Now, how am I going to go about this? Typically, bullet journals aren’t made in advance – the idea is to make a new weekly spread for the upcoming week. But I already know that I won’t have the time or energy for that during all the studying. Instead, I’m going to look at it as a calming summer activity and make the whole thing in advance. I bought an empty but dotted notebook from Blackwell’s – bullet journals are typically made with dotted pages, because they make it easier to make lines, boxes, etc. The beauty of bullet journals, however, is that there are no strict rules. You can buy any kind of notebook that works for you!
I then looked up some videos about the topic to get some ideas and tips. I will share the wisdom I learned:
1) The bullet journal is meant to be a tool. It’s not a magical, live-saving calendar, but something that you make for your specific needs to help you.

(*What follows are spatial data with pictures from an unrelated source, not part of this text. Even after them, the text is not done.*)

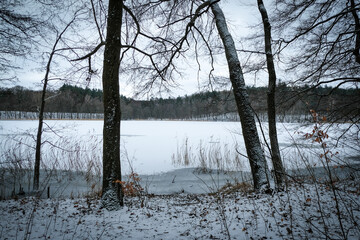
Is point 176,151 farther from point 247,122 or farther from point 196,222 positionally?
point 196,222

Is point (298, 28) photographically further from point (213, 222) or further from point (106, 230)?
point (106, 230)

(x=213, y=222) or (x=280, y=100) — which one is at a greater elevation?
(x=280, y=100)

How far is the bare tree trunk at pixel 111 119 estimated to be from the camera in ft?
9.09

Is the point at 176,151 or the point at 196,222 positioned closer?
the point at 196,222

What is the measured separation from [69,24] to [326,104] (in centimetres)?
731

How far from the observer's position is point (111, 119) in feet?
9.09

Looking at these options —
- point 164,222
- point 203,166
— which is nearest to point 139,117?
point 203,166

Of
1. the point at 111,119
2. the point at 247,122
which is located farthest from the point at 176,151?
the point at 111,119

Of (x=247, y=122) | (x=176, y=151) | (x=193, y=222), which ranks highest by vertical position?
(x=247, y=122)

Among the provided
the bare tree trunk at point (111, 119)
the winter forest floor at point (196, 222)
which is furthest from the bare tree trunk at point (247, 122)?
the bare tree trunk at point (111, 119)

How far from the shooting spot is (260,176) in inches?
132

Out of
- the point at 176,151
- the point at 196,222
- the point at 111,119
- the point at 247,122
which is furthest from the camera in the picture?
the point at 176,151

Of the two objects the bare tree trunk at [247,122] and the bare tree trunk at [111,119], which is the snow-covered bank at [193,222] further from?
the bare tree trunk at [247,122]

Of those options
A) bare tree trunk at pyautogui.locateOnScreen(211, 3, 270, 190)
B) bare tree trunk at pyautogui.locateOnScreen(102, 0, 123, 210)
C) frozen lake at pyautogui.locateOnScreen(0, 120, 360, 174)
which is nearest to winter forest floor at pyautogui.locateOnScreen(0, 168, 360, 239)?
bare tree trunk at pyautogui.locateOnScreen(102, 0, 123, 210)
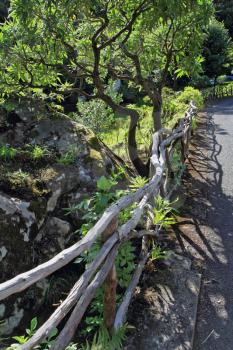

2) People often make weekly spreads so that all seven days of the week are visible at one glance, but some prefer to dedicate a whole page for a single day. Or the whole week in one page, if you feel like you won’t have that much to write about for each day (my flatmate did this for the winter holiday)!
3) You don’t need to make habit trackers (which are quite popular in bujos) or anything that feels unnecessary for you. Listing absolutely everything that’s going on in your life can start to feel overwhelming. However, this can be helpful for some.
4) You don’t need to make it beautiful if you don’t want to! The point isn’t to create extra stress for yourself because your bujo isn’t decorated “enough”.
There are some very simple ways for you to decorate your calendar though, if you want to make it a bit interesting! If you have colourful markers or colouring pencils, you can dedicate a certain colour or shade to each month and use it in the weekly spreads so that each month will have a different feel. Doodling small flowers for the warm months and perhaps snowflakes for the winter months are easy but effective ways to differentiate the months, too. Attaching a stripe of washi tape to the top or bottom of the page is also an easy way to make the pages look more fun. There are loads on etsy and they can be pretty affordable! Same with stickers!
I’d also like to show these three videos I found that helped me understand how to make simple but nice weekly spreads:
- Four layout ideas by Shayda Campbell (she’s also done some tutorials on how to draw different kinds of flowers really easily!)
- Five-minute layout ideas Part 1 by Jashii Corrin
- Five-minute layout ideas Part 2 by Jashii Corrin
You can look up different tutorials depending on your needs and interests, or just improvise the whole thing. Personally, I’m going to make it a bit of a mix of everything: occasional watercolours, scrapbooking, doodles… And remember, you can make the weekly spreads really simple at first and decorate later if you have the time or energy! That way you won’t get stuck decorating one spread for a long time and get stressed out by the effort. It’s also a nice idea to ask if any of your friends are interested in either bujoing or just drawing/crafting, so you could arrange a hangout session where you’re working on your own projects. This totally works with a videocall!
So, if you want something light but creative to work on during the summer and are worried about your time management for the next academic year, why not try bullet journaling?